— Start —
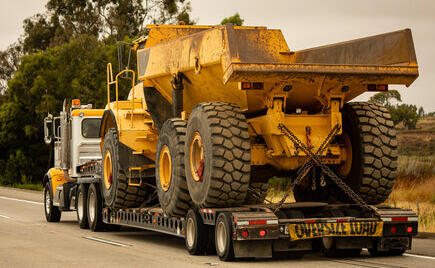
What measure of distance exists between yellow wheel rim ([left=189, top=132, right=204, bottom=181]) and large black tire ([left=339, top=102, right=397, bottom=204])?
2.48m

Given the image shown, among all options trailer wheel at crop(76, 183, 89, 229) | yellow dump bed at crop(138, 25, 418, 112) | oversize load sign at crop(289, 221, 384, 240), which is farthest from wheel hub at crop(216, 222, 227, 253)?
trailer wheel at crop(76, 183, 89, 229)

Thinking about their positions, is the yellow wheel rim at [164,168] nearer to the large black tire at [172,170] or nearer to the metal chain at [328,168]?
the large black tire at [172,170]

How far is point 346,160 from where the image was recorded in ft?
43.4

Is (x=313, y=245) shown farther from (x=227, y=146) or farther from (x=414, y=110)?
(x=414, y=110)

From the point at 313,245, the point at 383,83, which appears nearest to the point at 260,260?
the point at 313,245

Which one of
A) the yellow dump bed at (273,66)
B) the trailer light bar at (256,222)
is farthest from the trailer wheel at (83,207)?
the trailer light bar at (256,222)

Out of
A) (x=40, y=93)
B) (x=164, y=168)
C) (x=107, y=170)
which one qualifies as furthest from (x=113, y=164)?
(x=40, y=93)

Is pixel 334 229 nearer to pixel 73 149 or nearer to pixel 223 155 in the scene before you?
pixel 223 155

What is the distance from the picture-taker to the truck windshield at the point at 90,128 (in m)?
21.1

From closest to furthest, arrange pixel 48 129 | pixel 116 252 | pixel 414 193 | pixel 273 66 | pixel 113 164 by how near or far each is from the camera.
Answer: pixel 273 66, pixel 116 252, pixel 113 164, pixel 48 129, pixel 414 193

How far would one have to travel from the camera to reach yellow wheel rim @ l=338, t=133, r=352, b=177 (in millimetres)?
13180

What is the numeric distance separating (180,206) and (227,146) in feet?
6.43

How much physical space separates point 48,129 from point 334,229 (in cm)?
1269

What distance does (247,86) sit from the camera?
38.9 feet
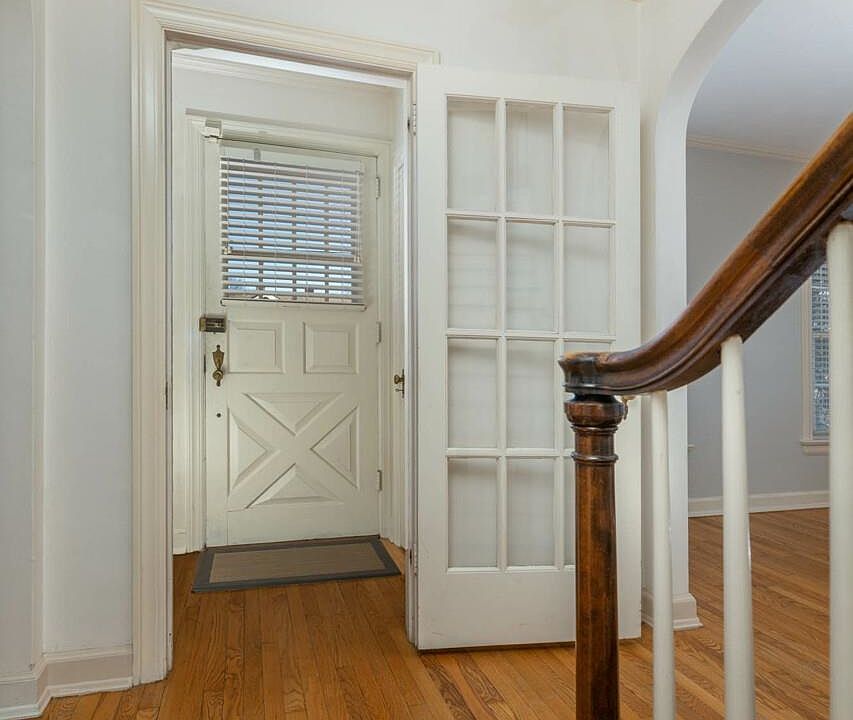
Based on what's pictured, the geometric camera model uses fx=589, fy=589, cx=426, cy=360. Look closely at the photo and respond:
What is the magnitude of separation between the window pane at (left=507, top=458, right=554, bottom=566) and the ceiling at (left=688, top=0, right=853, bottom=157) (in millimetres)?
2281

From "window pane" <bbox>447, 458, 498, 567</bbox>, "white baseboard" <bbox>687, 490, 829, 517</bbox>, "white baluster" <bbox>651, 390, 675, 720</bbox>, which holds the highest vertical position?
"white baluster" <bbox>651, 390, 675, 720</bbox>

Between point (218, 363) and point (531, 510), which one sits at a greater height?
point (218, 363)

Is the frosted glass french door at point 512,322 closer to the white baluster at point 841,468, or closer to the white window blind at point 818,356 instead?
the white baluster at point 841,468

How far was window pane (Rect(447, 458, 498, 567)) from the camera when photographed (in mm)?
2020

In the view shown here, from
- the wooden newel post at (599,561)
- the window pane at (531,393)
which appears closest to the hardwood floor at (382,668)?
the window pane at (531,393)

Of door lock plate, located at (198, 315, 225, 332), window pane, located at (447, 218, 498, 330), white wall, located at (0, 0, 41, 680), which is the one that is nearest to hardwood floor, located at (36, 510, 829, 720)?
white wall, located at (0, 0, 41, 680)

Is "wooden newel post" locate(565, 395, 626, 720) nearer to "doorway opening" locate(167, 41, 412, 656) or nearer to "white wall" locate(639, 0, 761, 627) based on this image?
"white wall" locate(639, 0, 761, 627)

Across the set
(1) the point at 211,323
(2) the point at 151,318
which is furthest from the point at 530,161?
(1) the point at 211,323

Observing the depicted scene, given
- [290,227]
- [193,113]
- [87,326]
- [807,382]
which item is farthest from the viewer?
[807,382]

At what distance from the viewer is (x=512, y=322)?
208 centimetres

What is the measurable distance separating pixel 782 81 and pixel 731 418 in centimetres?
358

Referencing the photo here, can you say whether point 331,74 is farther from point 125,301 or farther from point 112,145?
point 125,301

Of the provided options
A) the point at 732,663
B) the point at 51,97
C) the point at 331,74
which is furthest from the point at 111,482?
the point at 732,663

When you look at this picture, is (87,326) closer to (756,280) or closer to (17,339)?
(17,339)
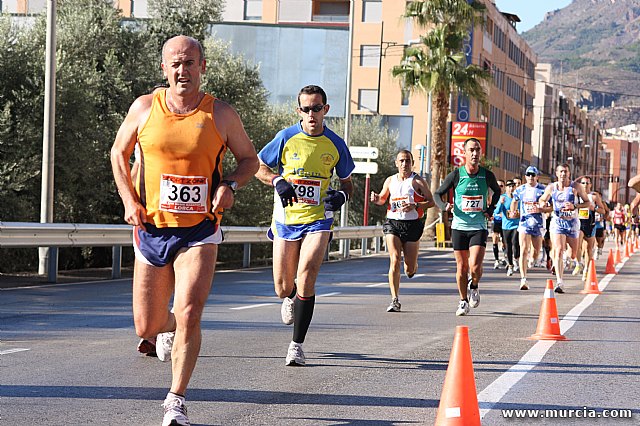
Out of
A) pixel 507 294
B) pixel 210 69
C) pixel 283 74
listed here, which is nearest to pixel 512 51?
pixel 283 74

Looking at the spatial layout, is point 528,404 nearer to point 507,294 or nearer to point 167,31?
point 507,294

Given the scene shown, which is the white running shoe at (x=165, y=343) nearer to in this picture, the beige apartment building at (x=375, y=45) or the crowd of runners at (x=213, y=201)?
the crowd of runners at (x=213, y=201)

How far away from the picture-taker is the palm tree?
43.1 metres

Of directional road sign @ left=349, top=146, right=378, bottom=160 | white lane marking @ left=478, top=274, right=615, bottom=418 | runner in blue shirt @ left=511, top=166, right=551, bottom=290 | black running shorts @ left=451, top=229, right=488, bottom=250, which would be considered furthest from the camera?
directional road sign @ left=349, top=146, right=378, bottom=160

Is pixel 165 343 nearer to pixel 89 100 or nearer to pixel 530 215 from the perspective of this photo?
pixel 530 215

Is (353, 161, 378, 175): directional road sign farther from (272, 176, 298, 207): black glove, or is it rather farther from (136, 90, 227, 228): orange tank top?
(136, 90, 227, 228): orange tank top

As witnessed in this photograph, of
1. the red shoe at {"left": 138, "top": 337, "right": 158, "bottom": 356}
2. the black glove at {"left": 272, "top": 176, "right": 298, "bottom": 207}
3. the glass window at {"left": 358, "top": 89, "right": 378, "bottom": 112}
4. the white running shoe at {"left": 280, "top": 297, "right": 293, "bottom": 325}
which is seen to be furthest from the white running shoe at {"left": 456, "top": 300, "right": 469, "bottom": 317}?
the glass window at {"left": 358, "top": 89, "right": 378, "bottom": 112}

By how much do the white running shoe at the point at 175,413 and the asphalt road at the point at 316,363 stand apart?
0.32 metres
— End —
— Start —
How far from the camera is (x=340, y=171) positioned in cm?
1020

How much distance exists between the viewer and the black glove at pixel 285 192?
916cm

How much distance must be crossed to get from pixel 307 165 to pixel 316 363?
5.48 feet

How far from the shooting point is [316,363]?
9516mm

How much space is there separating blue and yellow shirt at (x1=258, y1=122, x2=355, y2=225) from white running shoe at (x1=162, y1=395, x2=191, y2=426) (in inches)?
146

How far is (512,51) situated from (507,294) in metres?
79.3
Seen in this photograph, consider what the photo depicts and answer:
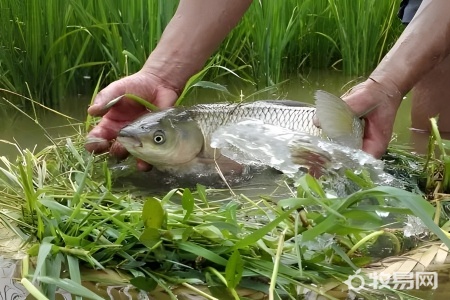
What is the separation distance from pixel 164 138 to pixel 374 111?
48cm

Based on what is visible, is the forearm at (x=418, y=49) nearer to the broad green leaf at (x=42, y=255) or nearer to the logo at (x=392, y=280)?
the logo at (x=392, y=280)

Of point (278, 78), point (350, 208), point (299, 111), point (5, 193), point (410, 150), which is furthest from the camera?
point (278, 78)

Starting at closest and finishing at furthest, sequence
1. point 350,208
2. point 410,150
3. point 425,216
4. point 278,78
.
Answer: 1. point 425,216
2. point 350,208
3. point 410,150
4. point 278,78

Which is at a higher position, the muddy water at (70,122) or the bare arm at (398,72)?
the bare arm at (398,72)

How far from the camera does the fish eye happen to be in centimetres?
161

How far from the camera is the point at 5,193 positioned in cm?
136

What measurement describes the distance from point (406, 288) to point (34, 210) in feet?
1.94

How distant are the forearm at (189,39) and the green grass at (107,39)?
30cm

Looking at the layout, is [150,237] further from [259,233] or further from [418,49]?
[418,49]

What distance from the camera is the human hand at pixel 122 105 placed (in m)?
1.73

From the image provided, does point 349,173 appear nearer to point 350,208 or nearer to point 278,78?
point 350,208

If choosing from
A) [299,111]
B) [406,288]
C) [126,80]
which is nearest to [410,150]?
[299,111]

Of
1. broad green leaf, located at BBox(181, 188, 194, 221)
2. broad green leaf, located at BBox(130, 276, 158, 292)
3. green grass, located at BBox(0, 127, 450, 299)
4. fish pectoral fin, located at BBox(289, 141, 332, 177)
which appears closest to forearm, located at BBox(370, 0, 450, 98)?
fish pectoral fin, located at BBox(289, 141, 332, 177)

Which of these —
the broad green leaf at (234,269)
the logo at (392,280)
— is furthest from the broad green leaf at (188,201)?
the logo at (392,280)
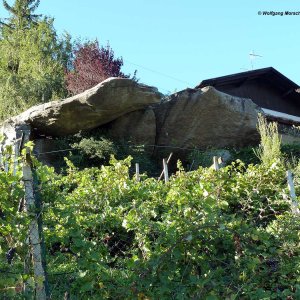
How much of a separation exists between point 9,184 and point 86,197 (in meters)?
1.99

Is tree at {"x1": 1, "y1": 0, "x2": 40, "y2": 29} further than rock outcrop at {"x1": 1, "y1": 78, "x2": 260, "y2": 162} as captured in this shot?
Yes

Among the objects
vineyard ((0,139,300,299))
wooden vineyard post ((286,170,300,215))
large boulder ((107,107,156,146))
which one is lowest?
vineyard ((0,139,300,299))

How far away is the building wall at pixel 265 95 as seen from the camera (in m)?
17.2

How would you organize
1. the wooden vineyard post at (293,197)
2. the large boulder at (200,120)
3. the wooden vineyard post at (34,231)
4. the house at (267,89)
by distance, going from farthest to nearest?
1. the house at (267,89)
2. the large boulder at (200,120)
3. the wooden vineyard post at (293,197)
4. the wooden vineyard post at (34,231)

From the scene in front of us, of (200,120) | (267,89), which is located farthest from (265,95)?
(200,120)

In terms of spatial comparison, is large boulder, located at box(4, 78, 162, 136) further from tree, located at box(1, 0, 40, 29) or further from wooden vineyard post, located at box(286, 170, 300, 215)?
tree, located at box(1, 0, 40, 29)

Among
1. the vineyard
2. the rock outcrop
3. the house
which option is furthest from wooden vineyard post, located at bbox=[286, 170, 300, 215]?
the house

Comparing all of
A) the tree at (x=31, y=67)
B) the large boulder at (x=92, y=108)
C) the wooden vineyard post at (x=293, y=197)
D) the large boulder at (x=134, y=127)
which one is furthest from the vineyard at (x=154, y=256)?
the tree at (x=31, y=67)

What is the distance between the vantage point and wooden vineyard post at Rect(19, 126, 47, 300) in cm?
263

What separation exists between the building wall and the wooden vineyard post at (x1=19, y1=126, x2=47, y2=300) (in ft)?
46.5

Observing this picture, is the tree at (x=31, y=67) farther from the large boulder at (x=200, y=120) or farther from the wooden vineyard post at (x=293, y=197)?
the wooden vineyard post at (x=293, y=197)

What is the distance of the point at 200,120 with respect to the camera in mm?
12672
— End —
EXERCISE DETAILS
Retype the part of the lines that opens with the line containing "Given the scene" and closes with the line containing "43.1 metres", keeping everything identical.

RESULT OF THIS EXERCISE
Given the scene shown, which is the white running shoe at (x=165, y=343) nearer to in this picture, the beige apartment building at (x=375, y=45) or the crowd of runners at (x=213, y=201)?
the crowd of runners at (x=213, y=201)

How far away from the picture-taker is the palm tree?
43.1 metres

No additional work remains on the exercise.